AS SUTILEZAS ENCANTATÓRIAS DO AMOR


                                                               

Uma caricatura: imaginemos um inglês do século XIX fazendo a corte a uma dama: nada de baboseiras românticas como luares, flores, pequenos mimos, palavras doces, etc. Não! Tudo objetivo, sempre uma conversa razoável sobre algum assunto concreto. E, subitamente, após muito colóquio a dois, num assomo de coragem, o cavalheiro, titubeante diz: “Quer casar comigo?” e diante da reação de falsa surpresa da dama gagueja um “eu te amo”. A dama, que já esperava com certa impaciência este episódio, num desmaio, diz: “oh, sim”. Consumado o ritual a dama passa a pertencer ao cavalheiro como um troféu, um móvel, uma serviçal que deverá administrar a sua casa e prontamente atender aos desejos de seu amo. É claro que esta é a atitude subjetiva do cavalheiro. A dama certamente tem outros planos e recursos para pô-los em prática. Mas o que está nos interessando aqui é a mentalidade do cavalheiro e logo saberemos por quê. Um razoável exemplo e uma aceitável introdução para o que se segue é a figura de Mr. Higgins do musical “My fair lady”, por sua vez baseada na peça Pigmalião de Bernard Shaw que se inspirou num relato da mitologia romana. Mr. Higgins pode ser tomado como o extremo do homem puramente masculino, objetivo, direto, lacônico, definitivo, irrecorrível. O musical termina com uma expressiva fala de Higgins: “Eliza, traga-me os chinelos”.
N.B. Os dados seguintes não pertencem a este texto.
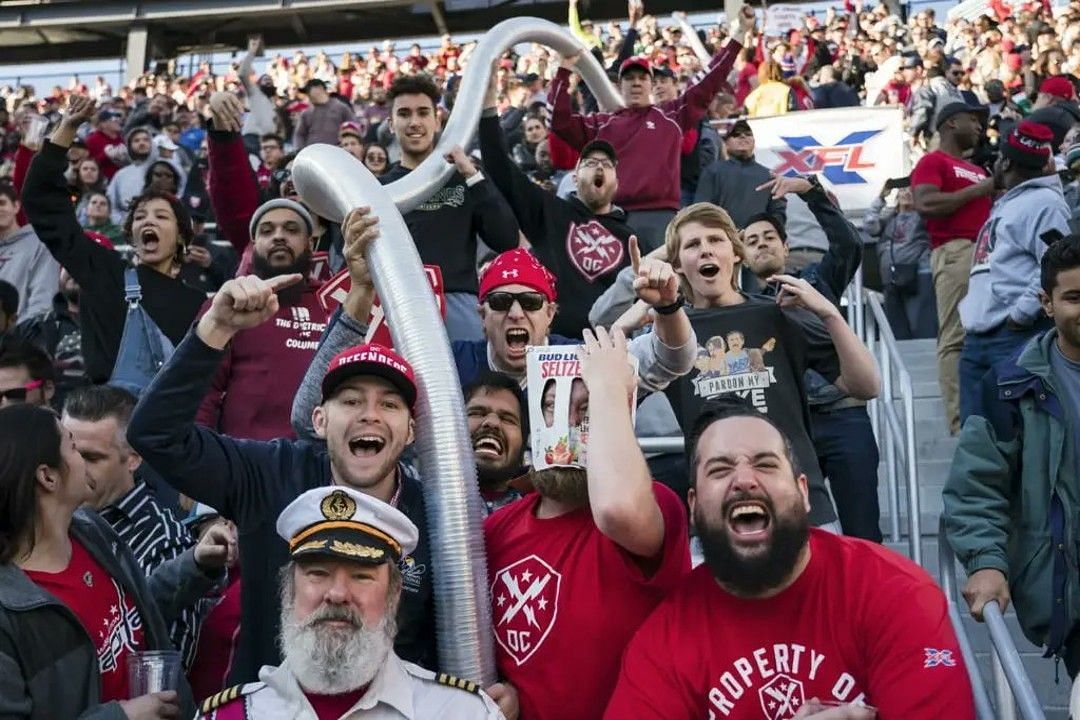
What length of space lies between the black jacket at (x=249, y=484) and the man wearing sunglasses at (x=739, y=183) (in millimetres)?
4994

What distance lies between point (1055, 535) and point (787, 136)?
9278 millimetres

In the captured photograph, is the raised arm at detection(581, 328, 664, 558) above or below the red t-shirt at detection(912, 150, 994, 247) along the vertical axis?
below

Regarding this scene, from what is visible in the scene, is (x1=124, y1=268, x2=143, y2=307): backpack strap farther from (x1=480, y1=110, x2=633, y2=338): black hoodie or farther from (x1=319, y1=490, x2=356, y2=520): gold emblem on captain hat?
(x1=319, y1=490, x2=356, y2=520): gold emblem on captain hat

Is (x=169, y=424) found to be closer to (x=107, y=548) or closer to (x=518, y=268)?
(x=107, y=548)

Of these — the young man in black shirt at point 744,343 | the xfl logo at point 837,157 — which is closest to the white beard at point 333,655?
the young man in black shirt at point 744,343

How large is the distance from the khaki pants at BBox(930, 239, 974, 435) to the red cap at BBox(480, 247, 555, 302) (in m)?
3.10

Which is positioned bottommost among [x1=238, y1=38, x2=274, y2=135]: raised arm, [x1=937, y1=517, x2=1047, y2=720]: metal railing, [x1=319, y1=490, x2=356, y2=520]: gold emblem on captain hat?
[x1=937, y1=517, x2=1047, y2=720]: metal railing

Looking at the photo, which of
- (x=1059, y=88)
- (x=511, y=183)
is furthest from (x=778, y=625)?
(x=1059, y=88)

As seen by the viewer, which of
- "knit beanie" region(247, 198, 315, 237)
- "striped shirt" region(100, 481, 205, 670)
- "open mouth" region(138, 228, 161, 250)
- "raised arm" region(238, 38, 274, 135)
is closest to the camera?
"striped shirt" region(100, 481, 205, 670)

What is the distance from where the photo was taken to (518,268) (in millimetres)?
4875

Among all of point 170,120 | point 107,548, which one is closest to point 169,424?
point 107,548

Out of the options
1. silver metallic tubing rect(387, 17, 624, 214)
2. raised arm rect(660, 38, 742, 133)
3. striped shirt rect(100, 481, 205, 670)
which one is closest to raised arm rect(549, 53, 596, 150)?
silver metallic tubing rect(387, 17, 624, 214)

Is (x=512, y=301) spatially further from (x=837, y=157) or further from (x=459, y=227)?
(x=837, y=157)

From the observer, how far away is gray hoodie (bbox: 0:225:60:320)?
27.8 ft
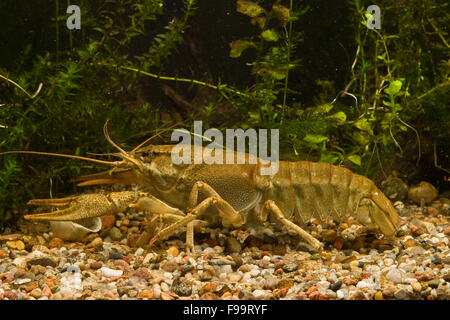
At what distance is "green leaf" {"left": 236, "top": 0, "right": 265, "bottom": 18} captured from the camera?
16.8 feet

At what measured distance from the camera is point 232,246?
162 inches

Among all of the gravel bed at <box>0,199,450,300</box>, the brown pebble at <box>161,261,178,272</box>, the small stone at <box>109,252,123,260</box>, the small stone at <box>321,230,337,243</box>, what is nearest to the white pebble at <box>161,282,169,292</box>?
the gravel bed at <box>0,199,450,300</box>

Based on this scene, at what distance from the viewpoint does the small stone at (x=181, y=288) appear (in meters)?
2.99

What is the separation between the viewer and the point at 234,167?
4.46 m

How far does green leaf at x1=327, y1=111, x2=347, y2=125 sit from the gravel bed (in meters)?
1.18

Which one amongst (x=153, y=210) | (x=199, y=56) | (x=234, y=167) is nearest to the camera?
(x=153, y=210)

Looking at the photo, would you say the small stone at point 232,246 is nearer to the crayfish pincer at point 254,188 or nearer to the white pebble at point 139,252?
the crayfish pincer at point 254,188

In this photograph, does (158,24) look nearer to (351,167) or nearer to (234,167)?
(234,167)

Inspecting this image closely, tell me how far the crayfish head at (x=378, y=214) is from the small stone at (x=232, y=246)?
4.10 feet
Características semelhantes tinha o namorado de uma cliente minha. Quando ela reclamava uma manifestação de afeto ele respondia: “Mas eu já não disse uma vez que te amo? Para que repetir algo que já está estabelecido, que já sabemos?” Ele evidentemente não se dava conta da insegurança que por vezes acometia a sua namorada, nem de sua necessidade de reafirmação do amor, nem da importância de se sentir cortejada, do que isto significava para o reflorescimento de um modo de viver a vida estética e poeticamente, própria do feminino. Os olhos da mulher embelezam e arredondam a vida que os olhos do homem esquematizam. Evidentemente esta é uma situação que vem mudando. Já não estamos na época vitoriana onde Mr. Higgins não precisava se importar com os sentimentos de Eliza Doolittle que, embora paupérrima, inculta, com modos grosseiros, guardava uma potencial sensibilidade feminina. Naquela época, a dependência da mulher era determinada pela institucionalização social, e o homem não precisava se preocupar em entendê-la, percebê-la, senti-la, para mantê-la atrelada a si. Hoje a situação é outra. Cada vez mais mulheres exigem ser compreendidas em sua sensibilidade feminina para permanecer ao lado do companheiro. Elas necessitam de pequenas atenções, elogios sinceros, precisam ser percebidas em seus detalhes, em suas faceirices, em suas variações, em sua potência. No filme “Nova York, eu te amo” ainda em cartaz (estou escrevendo na 2ª semana de 2010) há um episódio em que uma mulher sai de um restaurante, encontra um homem numa calçada adjacente e reclama que é invisível para o marido, pois este não percebe os recursos de sedução que ela emprega para chamar a sua atenção. Na cena seguinte temos o mesmo casal --- e agora sabemos que o homem da calçada é na realidade seu marido --- na mesa do restaurante com o esposo prestando atenção nas vibrações sensuais da mulher, entrando no clima erótico proposto por ela. A mulher vitoriana, transformada em objeto definitivamente conquistado e possuído ficava invisível na sua condição feminina, o que hoje é cada vez menos admitido. O homem, na necessidade de compreender o universo da mulher, acaba por adquirir parte da riqueza do feminino, ficando muito mais ligado no sensível, mais atento às minudências estéticas do mundo, mais tocado pela beleza das coisas, da terra, do universo. Há um equilíbrio maior na união do homem e da mulher, ela desenvolvendo o masculino e ele o feminino.

                            Nahman Armony 
 
 Primeira publicação na revista CARAS.